On one hand, it seemed intended to communicate to the public that the administration will do whatever it needs to do to bring home wrongfully detained Americans.

But such a public overture also risks weakening the administration's negotiating hand to the extent it makes the U.S. look overly desperate for a deal, or signals to other countries that it is willing to meet potentially unreasonable demands.

SO WILL THE DEAL TAKE PLACE?

It's hard to say, but the contact between Blinken and Lavrov does suggest more progress than has been made before. It also reinforces the idea that the two countries are willing to maintain communication despite extraordinary tensions related to Moscow's invasion of Ukraine.

Griner is the most prominent American detained by a foreign country. She is a two-time Olympic gold medalist detained since February when police said they found vape cartridges containing cannabis oil in her luggage at an airport in Moscow.
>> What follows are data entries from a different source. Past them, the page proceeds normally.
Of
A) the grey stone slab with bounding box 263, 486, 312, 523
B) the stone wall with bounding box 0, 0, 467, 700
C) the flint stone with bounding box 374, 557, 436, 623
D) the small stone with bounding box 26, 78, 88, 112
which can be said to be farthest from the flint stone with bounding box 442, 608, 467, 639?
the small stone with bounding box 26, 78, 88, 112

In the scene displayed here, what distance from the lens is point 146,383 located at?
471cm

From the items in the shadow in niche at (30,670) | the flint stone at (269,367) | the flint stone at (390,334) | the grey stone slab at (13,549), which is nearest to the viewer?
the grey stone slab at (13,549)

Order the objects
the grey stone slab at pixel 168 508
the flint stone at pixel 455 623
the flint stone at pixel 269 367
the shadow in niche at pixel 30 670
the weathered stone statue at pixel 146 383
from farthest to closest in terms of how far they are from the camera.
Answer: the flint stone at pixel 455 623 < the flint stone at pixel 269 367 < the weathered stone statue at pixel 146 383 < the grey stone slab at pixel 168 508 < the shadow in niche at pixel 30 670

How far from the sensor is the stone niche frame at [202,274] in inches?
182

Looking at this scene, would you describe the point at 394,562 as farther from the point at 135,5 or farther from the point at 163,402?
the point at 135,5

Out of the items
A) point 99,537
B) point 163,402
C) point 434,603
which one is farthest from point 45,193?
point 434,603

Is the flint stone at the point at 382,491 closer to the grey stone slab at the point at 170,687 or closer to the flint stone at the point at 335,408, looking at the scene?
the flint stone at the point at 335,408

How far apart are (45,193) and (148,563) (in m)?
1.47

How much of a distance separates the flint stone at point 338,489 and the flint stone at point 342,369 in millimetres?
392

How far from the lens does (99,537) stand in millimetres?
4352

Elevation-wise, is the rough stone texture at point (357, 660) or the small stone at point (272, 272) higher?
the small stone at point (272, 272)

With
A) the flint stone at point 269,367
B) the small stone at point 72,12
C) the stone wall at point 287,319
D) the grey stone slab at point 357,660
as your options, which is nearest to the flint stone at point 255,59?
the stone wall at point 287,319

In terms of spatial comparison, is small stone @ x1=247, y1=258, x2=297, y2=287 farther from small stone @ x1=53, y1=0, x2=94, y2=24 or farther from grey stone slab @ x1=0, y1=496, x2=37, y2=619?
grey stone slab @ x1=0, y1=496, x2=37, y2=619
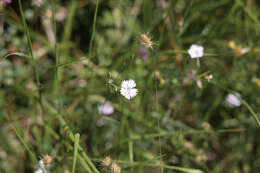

And though some Republicans including former President Donald Trump have expressed opposition to a deal, the conviction and sentence will only ramp up pressure on the administration to reach an agreement that can get her out soon.

“Today’s sentencing of Brittney Griner was severe by Russian legal standards and goes to prove what we have known all along, that Brittney is being used as a political pawn,” Lindsay Kagawa Colas, Griner's agent, tweeted Thursday.

She said getting a deal done for Griner and Whelan, a Michigan corporate security executive imprisoned on an espionage conviction he and his family says is baseless, may be difficult but it is “urgent” and the “right thing to do.” The U.S. government also regards Whelan as wrongfully convicted.

For their part, Russian authorities have suggested that they regard a conviction as basically a prerequisite for a prisoner swap.

On Thursday, President Joe Biden again urged Russia to release Griner immediately.

“My administration will continue to work tirelessly and pursue every possible avenue to bring Brittney and Paul Whelan home safely as soon as possible,” he said in a statement.